In that sense, “We’re a kind of ‘secret’ society,” Sally Shafton said. “I’ve dropped out of other Jewish groups because of the pettiness and infighting. Here we have total respect for each other. We want to hear what the other person has to say.”
Among the veteran members, the incentives for joining and staying with the chavurah varied in emphasis but frequently hit the same general points in remarks occasionally paraphrased and shortened in this article.
Jerry Bubis argued that “there is nothing like it in this city.
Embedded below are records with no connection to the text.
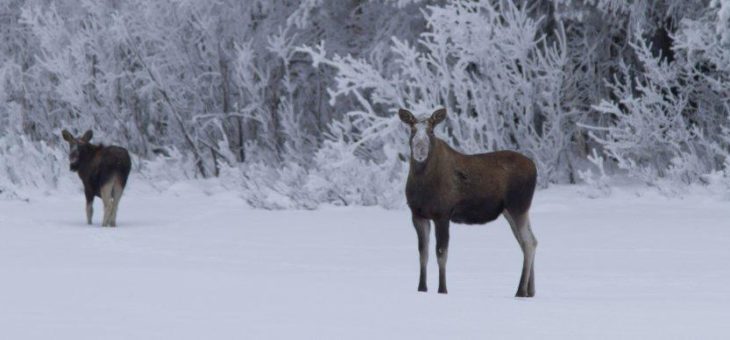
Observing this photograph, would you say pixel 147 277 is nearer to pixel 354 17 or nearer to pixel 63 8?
pixel 354 17

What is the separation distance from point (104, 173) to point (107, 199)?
1.18ft

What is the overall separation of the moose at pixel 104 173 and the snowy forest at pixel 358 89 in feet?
8.48

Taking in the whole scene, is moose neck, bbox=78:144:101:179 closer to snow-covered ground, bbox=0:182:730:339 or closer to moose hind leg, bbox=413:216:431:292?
snow-covered ground, bbox=0:182:730:339

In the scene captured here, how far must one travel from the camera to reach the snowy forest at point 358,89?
18453 millimetres

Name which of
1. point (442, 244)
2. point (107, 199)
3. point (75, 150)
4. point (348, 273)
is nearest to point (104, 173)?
point (107, 199)

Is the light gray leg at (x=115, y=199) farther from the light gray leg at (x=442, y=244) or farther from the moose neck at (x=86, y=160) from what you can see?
the light gray leg at (x=442, y=244)

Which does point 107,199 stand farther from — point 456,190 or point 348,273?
point 456,190

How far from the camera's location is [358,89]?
23141 millimetres

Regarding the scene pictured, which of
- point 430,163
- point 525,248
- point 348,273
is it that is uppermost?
point 430,163

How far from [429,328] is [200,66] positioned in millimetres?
18803

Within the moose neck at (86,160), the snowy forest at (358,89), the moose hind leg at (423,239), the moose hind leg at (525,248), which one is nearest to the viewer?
the moose hind leg at (423,239)

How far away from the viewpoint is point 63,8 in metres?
27.9

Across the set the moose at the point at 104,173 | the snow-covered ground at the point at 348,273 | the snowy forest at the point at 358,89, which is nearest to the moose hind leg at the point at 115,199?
the moose at the point at 104,173

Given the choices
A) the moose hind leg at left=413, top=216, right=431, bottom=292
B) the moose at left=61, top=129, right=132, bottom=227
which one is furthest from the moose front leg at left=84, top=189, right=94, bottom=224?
the moose hind leg at left=413, top=216, right=431, bottom=292
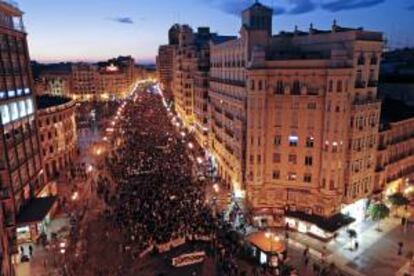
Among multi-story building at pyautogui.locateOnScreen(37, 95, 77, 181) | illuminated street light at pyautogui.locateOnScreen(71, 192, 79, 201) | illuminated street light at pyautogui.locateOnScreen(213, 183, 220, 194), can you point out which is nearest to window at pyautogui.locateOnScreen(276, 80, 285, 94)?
illuminated street light at pyautogui.locateOnScreen(213, 183, 220, 194)

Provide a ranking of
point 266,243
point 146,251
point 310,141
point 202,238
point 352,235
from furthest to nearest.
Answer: point 310,141
point 352,235
point 202,238
point 266,243
point 146,251

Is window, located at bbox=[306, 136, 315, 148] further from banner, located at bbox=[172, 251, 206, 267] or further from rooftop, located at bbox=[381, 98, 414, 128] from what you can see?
banner, located at bbox=[172, 251, 206, 267]

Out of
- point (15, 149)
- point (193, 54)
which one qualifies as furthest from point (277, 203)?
point (193, 54)

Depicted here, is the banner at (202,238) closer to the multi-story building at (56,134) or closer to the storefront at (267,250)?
the storefront at (267,250)

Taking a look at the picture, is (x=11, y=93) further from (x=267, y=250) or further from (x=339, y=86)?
(x=339, y=86)

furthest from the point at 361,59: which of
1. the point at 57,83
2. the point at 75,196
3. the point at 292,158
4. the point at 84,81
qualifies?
the point at 84,81

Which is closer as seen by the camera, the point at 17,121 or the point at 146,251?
the point at 146,251
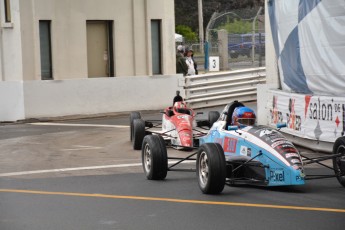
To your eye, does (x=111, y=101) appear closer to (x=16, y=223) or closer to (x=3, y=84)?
(x=3, y=84)

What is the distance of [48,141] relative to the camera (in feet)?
65.9

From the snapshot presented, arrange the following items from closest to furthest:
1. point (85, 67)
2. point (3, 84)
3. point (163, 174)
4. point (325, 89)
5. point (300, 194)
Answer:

We’ve never settled for mediocrity in our speakers and discussions — we want them both to be provocative.”
Abner Goldstine noted that “we all lead busy lives, but the chavurah is one of our highest priorities.”
Guest scholar Bernard Steinberg saw the chavurah as an extraordinary and ideologically diverse group whose members want to get out of their comfort zones, which “is not very common in education.”
There was considerable discussion around the circle when asked what was the highlight in the chavurah’s long journey, but the popular choice was the group’s 25th anniversary trip to Israel in 1995, led by Jerry and Ruby Bubis.
“We really worked to expand our boundaries, to hear different political views and get out of the UJA [United Jewish Appeal] bubble,” Jerry Bubis said. “We met not only with a wide range of Israeli opinion makers, but also with those in the Palestinian territories and Jordan.”
Amid the chavurah’s activities, “Our constant focal point is to learn – all other aspects are fringe benefits,” Rochelle Ginsburg summarized, while for Eli Ginsburg it’s learning what it means to be Jewish.
Through their chavurah studies and experiences, many members feel that they have raised their children’s and grandchildren’s Jewish identification and outlook.
However, in contrast to the aims of most Jewish groups, the chavurah does not plan to perpetuate or replicate itself.
“We never really planned to create a permanent institution,” Rochelle Ginsburg said. “ But perhaps we can serve as a model for others in this or the next generation.”
In the meantime, the chavurah is focused on the immediate future. Arrangements are already in place for the first fall session, when David Myers, chair of UCLA’s history department, will return to launch the chavurah into its 44th year.